EXTRACT PROVIDED ▸

:::::

Sunday, May 31, 2009

Thousands of websites about to bite the dust...

Yahoo announced a month ago that it was pulling the plug on GeoCities, one of the Web's first free web-hosting services. There doesn't appear to be any plan to migrate the thousands (millions?) of websites this will affect to other services. If you don't act by the end of the summer, you're Geocities website will disappear.

That is unless the Internet Archive has grabbed a copy, but they aren't likely to have many pages from each Geocities website archived. I've been conversing with someone who lost a backup of her Geocities website years ago, and IA only had a handful of pages archived. This is likely going to be a recurring story in the years ahead.

My first website was on Geocities. In fact, that's how I first learned how to use HTML in 1997. I'm so embarrased by that first website that I'm keeping the address a secret. I fear the day the Internet Archive's Wayback Machine has full-text search, because someone's going to pull it up and post it on Facebook or something. That's one stream of bites I'm not afraid of losing.

Tuesday, May 26, 2009

Flight simulator site AVSIM destroyed by hackers

This morning I got a call from an individual who alerted me to the AVSIM tragedy. Apparently this popular flight simulator website with 13 years of articles, forum posts, etc. was not being backed-up properly, and a hacker took them out.

Tom Allensworth, the website's founder, stated:
"The method of the hack makes recovery difficult, if not impossible, to recover from. AVSIM is totally offline at this time and we expect to be so for some time to come. We are not able to predict when we will be back online, if we can come back at all."

It's possible Warrick could recover a significant amount of lost content, but I have not heard from anyone at AVSIM about it. Perhaps they are using it now as we speak.

Thursday, May 21, 2009

Braden William McCown has arrived!

Braden made his appearance at 2:38 pm this afternoon. He was 8 pounds, 4 ounces, and 22" long. He had a basketball in one hand and a tennis racket in the other which made the birth very painful wink, but we were very thankful he decided to come during the day instead of the middle of the night. Ethan was excited to meet Braden and even gave him a couple of kisses. Let's hope they remain good buddies!

Becky and I are very appreciative of all the calls, emails, and Facebook messages we've received. We are excited to introduce you all to the little guy.

God is good!

Wednesday, May 20, 2009

Java Sitemap Parser

I've just released the Java Sitemap Parser on The software is capable of reading Sitemaps in XML, Atom, RSS, and text format. As far as I can tell, this is the first open source Sitemap-parsing software available on the Web.

The Java Sitemap Parser was the final project for my Search Engine Development class. I talked about the project a few weeks ago and how prevalent Sitemaps are becoming. Originally we wanted to add Sitemap support to Nutch, but developing just the parser proved to be quite a task. By releasing it as an independent project, I'm hoping Nutch, Heritrix, and other open-source crawlers will integrate it into their systems.

:::::

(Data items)
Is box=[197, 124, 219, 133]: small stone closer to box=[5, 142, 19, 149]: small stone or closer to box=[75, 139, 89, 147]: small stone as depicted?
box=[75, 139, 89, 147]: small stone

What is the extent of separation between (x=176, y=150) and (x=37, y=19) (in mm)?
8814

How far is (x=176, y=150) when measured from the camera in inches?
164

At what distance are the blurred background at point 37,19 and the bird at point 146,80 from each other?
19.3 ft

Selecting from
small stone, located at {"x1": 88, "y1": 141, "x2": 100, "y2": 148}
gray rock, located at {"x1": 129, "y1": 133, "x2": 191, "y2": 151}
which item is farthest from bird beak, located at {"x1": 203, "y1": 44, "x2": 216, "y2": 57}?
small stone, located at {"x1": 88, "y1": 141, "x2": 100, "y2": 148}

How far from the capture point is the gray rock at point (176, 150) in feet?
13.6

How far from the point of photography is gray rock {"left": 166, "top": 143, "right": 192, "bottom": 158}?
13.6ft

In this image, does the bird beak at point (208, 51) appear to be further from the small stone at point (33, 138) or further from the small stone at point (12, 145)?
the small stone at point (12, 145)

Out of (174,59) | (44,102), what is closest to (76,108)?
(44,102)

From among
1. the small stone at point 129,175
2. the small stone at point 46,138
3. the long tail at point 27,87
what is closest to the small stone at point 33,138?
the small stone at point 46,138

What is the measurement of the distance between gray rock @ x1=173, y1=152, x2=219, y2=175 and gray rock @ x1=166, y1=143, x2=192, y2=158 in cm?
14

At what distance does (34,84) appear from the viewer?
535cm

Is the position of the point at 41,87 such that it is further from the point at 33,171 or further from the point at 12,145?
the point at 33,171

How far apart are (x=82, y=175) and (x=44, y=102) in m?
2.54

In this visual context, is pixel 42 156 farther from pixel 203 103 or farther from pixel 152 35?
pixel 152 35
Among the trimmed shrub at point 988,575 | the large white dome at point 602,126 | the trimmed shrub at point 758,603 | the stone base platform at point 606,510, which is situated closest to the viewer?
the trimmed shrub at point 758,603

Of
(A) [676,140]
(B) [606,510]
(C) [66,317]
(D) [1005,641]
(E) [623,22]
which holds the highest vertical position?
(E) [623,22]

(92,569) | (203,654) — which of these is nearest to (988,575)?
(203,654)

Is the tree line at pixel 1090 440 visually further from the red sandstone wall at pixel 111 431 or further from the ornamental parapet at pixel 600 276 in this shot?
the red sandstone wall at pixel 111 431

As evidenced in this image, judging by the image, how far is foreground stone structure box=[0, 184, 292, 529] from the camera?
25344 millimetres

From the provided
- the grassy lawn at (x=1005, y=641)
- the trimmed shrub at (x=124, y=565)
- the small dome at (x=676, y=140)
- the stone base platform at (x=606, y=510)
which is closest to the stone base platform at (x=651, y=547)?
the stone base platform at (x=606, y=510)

:::::

According to the blog posts, which Sitemap formats can the Java Sitemap Parser read?

ANSWER FOR THIS EXERCISE ▸ XML, Atom, RSS, and text.